Combine multiple small GPU kernels (e.g., LayerNorm → Dropout → Residual add) into a single fused kernel. Eliminates HBM round-trips between operations. Flash Attention is the canonical example.

Gradient Checkpointing

Instead of storing all activations for the backward pass, recompute them on-demand. Reduces memory footprint by ~√layers, enabling larger batch sizes — which increases MFU by improving arithmetic intensity.

FP8 Training

H100 supports FP8 formats (E4M3 and E5M2). FP8 Tensor Cores provide ~2× throughput vs BF16. Requires per-tensor scaling factors to avoid underflow.
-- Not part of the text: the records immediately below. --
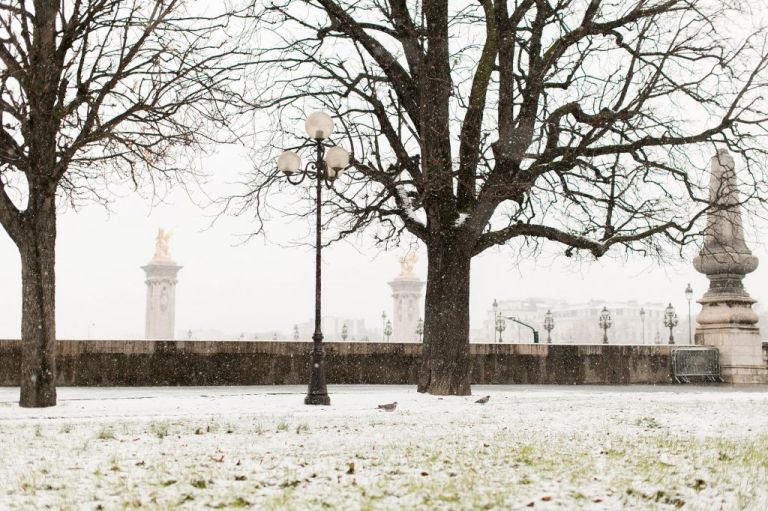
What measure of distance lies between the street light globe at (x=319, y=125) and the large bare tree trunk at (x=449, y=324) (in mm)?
3245

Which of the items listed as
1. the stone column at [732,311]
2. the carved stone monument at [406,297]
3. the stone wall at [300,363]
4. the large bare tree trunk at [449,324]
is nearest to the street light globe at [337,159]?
the large bare tree trunk at [449,324]

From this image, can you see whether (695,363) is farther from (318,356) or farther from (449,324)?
(318,356)

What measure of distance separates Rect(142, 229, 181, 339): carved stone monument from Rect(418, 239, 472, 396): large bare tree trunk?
170ft

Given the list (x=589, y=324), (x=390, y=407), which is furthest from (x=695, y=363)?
(x=589, y=324)

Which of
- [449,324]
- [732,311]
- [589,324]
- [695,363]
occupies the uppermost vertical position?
[589,324]

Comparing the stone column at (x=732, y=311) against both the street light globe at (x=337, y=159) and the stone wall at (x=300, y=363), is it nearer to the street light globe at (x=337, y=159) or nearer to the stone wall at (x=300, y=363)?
the stone wall at (x=300, y=363)

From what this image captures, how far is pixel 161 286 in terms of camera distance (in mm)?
67625

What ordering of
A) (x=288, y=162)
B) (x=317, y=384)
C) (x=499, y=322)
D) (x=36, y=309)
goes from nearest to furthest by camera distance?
(x=36, y=309) < (x=317, y=384) < (x=288, y=162) < (x=499, y=322)

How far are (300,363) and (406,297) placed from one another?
5709cm

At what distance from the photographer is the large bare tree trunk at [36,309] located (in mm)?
14578

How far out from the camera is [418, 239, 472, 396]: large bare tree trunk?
56.4 ft

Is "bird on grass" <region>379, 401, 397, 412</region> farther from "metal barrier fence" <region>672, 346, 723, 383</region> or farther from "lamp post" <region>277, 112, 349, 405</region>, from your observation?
"metal barrier fence" <region>672, 346, 723, 383</region>

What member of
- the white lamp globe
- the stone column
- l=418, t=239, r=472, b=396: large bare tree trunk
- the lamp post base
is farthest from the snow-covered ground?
the stone column

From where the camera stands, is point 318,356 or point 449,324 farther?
point 449,324
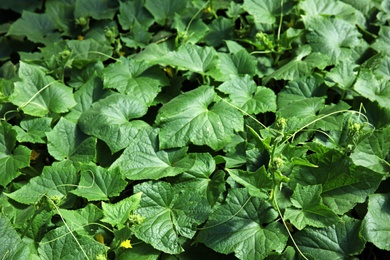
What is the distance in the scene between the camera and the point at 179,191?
2.67m

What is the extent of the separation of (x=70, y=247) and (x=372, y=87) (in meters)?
1.80

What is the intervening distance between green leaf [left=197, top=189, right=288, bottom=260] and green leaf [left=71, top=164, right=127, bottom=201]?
0.49 m

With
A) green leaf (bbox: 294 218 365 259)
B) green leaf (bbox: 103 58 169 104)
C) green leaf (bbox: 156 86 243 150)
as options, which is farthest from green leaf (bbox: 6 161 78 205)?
green leaf (bbox: 294 218 365 259)

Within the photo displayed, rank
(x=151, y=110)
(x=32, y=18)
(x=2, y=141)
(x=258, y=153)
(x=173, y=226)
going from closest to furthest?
(x=173, y=226) < (x=258, y=153) < (x=2, y=141) < (x=151, y=110) < (x=32, y=18)

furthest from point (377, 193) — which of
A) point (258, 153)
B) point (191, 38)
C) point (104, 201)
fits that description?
point (191, 38)

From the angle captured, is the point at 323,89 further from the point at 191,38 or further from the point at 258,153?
the point at 191,38

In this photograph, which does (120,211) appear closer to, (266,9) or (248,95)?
(248,95)

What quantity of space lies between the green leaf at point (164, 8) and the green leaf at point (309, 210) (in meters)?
1.84

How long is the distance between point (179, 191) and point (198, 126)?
1.18 feet

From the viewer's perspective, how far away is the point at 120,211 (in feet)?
8.30

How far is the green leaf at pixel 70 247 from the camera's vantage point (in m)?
2.43

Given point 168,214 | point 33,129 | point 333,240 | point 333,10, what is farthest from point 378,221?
point 33,129

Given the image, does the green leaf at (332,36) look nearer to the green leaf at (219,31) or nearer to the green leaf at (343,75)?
the green leaf at (343,75)

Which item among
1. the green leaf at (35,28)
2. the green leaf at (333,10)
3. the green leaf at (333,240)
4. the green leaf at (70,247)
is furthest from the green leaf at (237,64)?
the green leaf at (35,28)
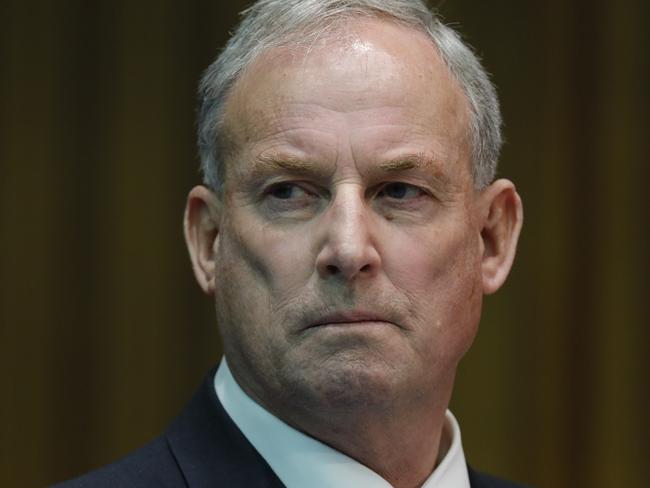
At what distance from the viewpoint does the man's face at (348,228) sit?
220 centimetres

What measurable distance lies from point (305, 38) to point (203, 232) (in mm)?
442

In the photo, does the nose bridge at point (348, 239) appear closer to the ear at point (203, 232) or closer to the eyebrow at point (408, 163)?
the eyebrow at point (408, 163)

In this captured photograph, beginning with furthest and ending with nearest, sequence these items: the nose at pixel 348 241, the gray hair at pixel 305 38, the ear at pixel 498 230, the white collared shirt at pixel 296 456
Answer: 1. the ear at pixel 498 230
2. the gray hair at pixel 305 38
3. the white collared shirt at pixel 296 456
4. the nose at pixel 348 241

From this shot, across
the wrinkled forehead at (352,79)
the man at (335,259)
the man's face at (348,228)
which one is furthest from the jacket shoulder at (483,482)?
the wrinkled forehead at (352,79)

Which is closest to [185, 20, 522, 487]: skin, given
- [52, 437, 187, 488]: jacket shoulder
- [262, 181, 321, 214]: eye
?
[262, 181, 321, 214]: eye

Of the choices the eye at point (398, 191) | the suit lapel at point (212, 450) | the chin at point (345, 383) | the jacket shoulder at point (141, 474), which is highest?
the eye at point (398, 191)

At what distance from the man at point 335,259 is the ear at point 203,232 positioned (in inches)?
2.2

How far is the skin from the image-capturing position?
7.22 ft

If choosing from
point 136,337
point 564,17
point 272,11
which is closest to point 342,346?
point 272,11

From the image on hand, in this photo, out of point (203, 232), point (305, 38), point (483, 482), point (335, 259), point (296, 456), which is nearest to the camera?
point (335, 259)

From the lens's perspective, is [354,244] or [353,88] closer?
[354,244]

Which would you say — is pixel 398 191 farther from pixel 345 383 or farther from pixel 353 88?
pixel 345 383

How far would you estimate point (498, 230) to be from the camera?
2602mm

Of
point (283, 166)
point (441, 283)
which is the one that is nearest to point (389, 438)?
point (441, 283)
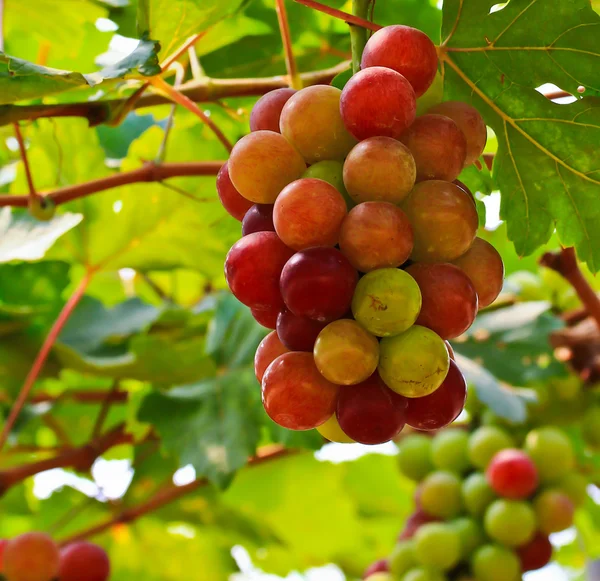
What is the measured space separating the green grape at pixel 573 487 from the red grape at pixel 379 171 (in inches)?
40.3

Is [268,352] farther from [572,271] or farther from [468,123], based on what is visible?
[572,271]

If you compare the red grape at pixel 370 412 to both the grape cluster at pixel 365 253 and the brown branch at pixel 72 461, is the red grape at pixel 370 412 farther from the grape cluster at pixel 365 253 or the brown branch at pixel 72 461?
the brown branch at pixel 72 461

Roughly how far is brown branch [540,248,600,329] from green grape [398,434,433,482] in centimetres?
47

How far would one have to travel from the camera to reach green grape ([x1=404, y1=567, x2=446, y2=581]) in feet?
4.34

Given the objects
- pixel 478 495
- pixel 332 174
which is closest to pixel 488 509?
pixel 478 495

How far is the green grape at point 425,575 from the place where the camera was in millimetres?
1324

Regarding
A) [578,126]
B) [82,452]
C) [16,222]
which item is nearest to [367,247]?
[578,126]

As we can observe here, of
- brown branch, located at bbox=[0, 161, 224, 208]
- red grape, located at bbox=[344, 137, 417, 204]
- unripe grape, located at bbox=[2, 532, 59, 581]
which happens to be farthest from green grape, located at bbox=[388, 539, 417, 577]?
red grape, located at bbox=[344, 137, 417, 204]

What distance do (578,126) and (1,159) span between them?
127 centimetres

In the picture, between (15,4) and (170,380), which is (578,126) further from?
(15,4)

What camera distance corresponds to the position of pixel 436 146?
23.5 inches

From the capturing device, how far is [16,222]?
1.11 m

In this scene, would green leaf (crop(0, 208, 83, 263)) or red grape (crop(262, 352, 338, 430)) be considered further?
green leaf (crop(0, 208, 83, 263))

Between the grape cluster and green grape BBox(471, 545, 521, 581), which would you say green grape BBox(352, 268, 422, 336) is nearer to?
the grape cluster
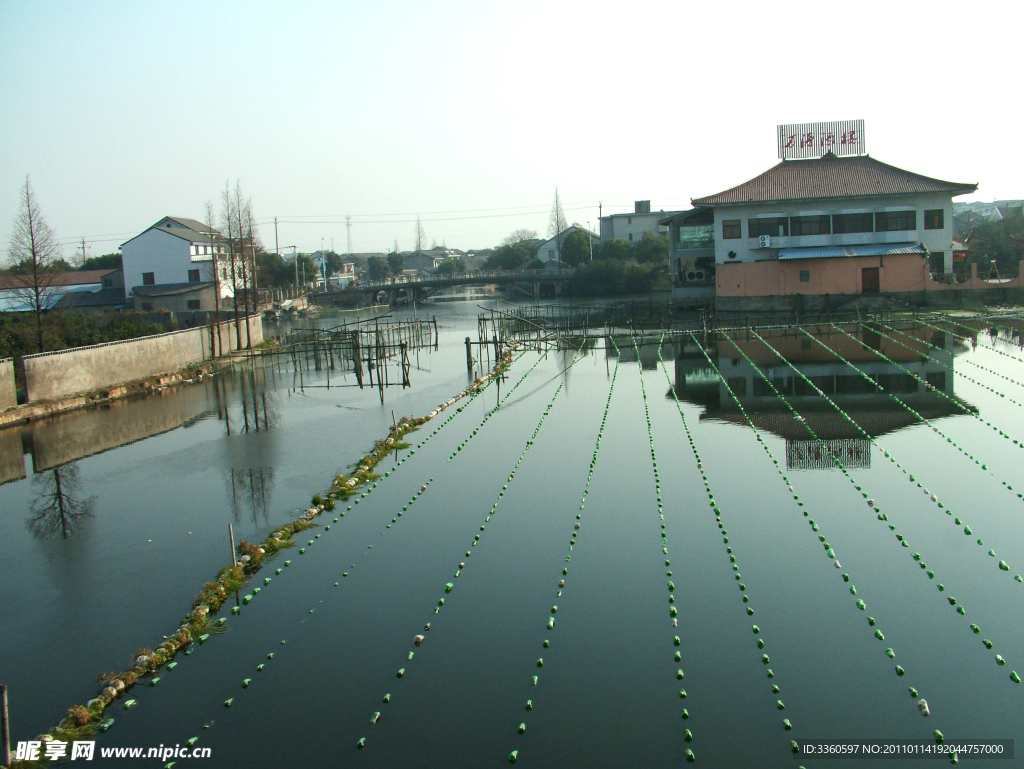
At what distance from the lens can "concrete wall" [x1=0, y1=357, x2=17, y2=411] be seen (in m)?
16.0

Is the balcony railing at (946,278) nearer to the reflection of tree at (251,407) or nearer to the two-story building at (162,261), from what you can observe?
the reflection of tree at (251,407)

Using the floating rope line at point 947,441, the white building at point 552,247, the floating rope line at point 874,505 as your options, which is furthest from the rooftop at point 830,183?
the white building at point 552,247

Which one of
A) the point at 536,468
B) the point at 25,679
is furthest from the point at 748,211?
the point at 25,679

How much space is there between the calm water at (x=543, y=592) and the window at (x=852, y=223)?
55.9 ft

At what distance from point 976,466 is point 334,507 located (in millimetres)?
7972

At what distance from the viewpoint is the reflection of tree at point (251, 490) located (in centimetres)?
990

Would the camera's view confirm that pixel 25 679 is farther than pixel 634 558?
No

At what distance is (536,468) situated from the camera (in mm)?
11320

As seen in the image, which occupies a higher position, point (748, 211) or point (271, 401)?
point (748, 211)

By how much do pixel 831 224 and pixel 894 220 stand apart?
211 cm

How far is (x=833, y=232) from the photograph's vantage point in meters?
29.7

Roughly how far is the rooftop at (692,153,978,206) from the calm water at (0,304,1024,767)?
17444mm

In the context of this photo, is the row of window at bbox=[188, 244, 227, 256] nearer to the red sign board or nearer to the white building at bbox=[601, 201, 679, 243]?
the red sign board

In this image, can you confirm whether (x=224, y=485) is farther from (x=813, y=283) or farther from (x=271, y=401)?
(x=813, y=283)
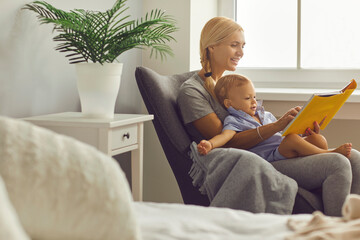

Used by DeepSeek-V3 and Llama 3.1 training.

Compute-Communication Overlap

Structure distributed training so gradient all-reduce runs concurrently with the forward pass of the next micro-batch. Requires careful pipeline scheduling (e.g., 1F1B in GPipe/Megatron-LM).

FP8 Training in Practice

FP8 (8-bit floating point) was introduced with H100 and represents the current frontier of training efficiency. NVIDIA supports two FP8 formats: E4M3 (4 exponent bits, 3 mantissa) for weights and activations, and E5M2 (5 exponent, 2 mantissa) for gradients where range matters more than precision.

FP8 engineering challenges

FP8 has a very narrow dynamic range. Without careful scaling, small gradient values underflow to zero (vanishing gradients) or large values overflow (NaNs). Production FP8 training uses delayed scaling: track the maximum absolute value of each tensor over recent steps and use it to set the per-tensor scale factor. DeepSeek-V3 reports this adds 1–2% training overhead but enables 2× higher throughput.

Measuring MFU in Practice

To measure MFU during training, you need two numbers: the theoretical peak FLOPS of your hardware configuration and the actual training throughput in tokens per second.

Example: measuring MFU for a 7B model on 8× H100

tokens_per_second = batch_size × seq_len / step_time_seconds

achieved_flops = 6 × N × tokens_per_second

hardware_peak = 8 × 989e12 # 8 H100s, BF16 peak

mfu = achieved_flops / hardware_peak

# If step_time = 1.2s, batch_size = 8, seq_len = 4096:
# tokens/s = 8 × 4096 / 1.2 = 27,307
# achieved_flops = 6 × 7e9 × 27,307 = 1.147e15
# hardware_peak = 8 × 989e12 = 7.912e15
# MFU = 1.147e15 / 7.912e15 ≈ 14.5% (needs optimization!)

NVIDIA Nsight Systems and Nsight Compute provide kernel-level profiling to identify which operations are bottlenecks. PyTorch Profiler (with Chrome trace export) shows CPU-GPU synchronization points, idle gaps, and kernel duration breakdowns.

Checklist: Do You Understand This?

What does "2N FLOPs per token" mean for a transformer forward pass, and why are embeddings excluded?
Apply the 6N rule: estimate total training FLOPs for a 7B model trained on 1 trillion tokens.
Define MFU and explain what it measures. What is a good MFU for a well-tuned training run on H100?
List three independent reasons why achieved FLOPS falls below theoretical peak during distributed training.
What is operator fusion, and how does it improve MFU compared to running individual ops sequentially?
Why does FP8 training achieve ~2× throughput vs BF16, and what is the main engineering risk?
How would you measure MFU for a training run given only step time, batch size, sequence length, and model parameter count?